Saved entries:
========
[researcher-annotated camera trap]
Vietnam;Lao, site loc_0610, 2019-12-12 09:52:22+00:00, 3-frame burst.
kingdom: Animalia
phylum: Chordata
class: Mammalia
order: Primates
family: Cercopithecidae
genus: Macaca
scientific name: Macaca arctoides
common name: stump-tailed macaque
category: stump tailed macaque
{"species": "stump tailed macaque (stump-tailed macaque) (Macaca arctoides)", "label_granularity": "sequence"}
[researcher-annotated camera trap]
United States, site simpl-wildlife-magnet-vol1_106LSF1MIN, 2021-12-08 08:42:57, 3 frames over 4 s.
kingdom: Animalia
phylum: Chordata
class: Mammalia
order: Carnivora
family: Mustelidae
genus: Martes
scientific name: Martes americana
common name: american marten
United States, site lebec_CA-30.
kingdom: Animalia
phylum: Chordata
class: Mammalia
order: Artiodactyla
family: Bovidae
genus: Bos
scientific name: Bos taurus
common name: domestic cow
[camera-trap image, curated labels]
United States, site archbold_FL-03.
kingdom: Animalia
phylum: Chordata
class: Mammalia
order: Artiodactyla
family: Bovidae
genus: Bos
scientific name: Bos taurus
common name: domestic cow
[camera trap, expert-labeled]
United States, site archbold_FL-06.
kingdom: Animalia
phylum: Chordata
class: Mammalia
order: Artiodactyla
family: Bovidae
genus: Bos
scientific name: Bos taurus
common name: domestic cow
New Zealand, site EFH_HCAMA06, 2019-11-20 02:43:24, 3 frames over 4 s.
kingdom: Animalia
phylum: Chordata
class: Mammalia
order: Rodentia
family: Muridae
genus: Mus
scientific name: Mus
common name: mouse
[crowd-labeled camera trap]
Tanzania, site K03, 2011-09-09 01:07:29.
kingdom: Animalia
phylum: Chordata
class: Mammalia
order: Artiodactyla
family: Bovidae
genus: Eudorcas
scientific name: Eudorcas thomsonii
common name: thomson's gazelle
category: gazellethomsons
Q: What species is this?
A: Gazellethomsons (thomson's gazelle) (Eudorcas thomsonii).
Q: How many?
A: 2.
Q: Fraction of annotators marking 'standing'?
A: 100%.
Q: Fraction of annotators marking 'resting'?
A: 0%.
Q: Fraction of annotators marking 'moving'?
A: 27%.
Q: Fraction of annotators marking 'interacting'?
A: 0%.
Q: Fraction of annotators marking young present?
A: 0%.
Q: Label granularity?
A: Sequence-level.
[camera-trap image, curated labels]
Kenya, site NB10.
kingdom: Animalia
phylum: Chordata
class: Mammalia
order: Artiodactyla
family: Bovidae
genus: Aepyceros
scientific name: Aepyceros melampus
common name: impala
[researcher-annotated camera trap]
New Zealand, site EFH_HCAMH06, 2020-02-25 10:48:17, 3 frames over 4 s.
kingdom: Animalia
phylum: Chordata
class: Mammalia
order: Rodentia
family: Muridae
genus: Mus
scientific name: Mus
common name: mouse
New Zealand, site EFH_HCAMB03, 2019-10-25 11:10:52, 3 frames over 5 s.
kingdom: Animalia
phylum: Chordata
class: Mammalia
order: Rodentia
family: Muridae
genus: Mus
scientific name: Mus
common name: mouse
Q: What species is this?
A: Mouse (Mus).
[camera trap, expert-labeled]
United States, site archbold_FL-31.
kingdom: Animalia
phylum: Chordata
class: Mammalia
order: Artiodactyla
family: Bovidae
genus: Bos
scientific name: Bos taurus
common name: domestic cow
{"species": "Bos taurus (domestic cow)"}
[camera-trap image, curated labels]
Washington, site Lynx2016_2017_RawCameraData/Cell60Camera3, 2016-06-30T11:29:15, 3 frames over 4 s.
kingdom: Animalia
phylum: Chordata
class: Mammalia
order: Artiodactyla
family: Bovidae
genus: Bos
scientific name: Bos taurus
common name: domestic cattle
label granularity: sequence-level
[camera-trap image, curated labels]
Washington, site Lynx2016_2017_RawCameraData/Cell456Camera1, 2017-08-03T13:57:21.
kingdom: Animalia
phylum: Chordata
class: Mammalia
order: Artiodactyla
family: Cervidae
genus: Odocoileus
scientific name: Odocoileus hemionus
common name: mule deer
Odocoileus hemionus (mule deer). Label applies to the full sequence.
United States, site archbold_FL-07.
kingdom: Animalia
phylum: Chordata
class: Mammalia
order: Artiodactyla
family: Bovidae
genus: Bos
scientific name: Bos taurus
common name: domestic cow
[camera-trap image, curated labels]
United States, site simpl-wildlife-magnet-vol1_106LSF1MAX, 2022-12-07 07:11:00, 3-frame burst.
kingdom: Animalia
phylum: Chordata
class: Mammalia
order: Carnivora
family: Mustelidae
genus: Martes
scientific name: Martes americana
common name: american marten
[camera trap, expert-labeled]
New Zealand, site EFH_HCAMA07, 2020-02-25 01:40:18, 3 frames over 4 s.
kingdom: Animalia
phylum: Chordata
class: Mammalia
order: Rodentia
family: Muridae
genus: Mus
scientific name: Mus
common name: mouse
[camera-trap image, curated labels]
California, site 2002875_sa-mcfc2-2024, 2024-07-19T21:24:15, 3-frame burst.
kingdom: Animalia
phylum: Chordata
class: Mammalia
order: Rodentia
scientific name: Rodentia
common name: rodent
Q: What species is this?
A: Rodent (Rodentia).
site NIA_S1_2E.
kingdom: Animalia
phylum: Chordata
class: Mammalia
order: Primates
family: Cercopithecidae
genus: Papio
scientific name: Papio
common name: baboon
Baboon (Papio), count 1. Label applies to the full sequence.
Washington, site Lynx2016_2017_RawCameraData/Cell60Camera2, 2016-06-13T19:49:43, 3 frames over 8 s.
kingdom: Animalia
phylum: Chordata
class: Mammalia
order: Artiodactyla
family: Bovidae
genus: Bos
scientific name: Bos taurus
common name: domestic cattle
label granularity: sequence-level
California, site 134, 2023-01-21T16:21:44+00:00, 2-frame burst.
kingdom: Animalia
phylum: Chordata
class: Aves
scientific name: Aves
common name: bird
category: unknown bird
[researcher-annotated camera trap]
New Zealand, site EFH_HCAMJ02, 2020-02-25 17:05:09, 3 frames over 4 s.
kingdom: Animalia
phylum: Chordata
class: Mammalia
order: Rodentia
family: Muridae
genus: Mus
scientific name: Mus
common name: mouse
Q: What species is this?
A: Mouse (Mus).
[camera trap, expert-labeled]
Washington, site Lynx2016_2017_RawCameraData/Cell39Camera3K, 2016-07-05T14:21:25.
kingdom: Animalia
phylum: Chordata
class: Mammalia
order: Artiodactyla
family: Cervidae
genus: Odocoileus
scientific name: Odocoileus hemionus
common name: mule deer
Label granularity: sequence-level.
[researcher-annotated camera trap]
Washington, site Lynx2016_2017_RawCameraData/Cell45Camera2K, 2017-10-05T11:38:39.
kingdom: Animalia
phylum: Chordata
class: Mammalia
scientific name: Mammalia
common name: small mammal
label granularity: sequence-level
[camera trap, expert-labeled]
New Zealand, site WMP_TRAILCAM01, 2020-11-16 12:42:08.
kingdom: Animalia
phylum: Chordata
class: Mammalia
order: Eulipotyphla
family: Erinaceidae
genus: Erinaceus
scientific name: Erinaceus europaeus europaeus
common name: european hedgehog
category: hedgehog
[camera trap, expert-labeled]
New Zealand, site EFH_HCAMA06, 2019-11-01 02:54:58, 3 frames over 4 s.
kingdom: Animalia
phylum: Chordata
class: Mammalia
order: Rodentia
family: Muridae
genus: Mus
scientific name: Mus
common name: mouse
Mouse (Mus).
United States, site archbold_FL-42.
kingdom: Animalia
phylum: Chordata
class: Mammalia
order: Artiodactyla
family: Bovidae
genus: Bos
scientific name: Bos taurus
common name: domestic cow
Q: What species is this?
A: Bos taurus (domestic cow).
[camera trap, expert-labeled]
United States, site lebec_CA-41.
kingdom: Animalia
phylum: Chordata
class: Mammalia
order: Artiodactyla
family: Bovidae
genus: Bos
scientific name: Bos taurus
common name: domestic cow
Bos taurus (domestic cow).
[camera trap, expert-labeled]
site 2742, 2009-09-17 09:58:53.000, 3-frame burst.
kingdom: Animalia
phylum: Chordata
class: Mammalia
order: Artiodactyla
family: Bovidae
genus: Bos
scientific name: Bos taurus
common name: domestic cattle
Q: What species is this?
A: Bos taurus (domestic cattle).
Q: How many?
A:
========
Taking the records from the top, repeat each line exactly until you have repeated the line that contains "United States, site archbold_FL-03.".

TASK SOLUTION
[researcher-annotated camera trap]
Vietnam;Lao, site loc_0610, 2019-12-12 09:52:22+00:00, 3-frame burst.
kingdom: Animalia
phylum: Chordata
class: Mammalia
order: Primates
family: Cercopithecidae
genus: Macaca
scientific name: Macaca arctoides
common name: stump-tailed macaque
category: stump tailed macaque
{"species": "stump tailed macaque (stump-tailed macaque) (Macaca arctoides)", "label_granularity": "sequence"}
[researcher-annotated camera trap]
United States, site simpl-wildlife-magnet-vol1_106LSF1MIN, 2021-12-08 08:42:57, 3 frames over 4 s.
kingdom: Animalia
phylum: Chordata
class: Mammalia
order: Carnivora
family: Mustelidae
genus: Martes
scientific name: Martes americana
common name: american marten
United States, site lebec_CA-30.
kingdom: Animalia
phylum: Chordata
class: Mammalia
order: Artiodactyla
family: Bovidae
genus: Bos
scientific name: Bos taurus
common name: domestic cow
[camera-trap image, curated labels]
United States, site archbold_FL-03.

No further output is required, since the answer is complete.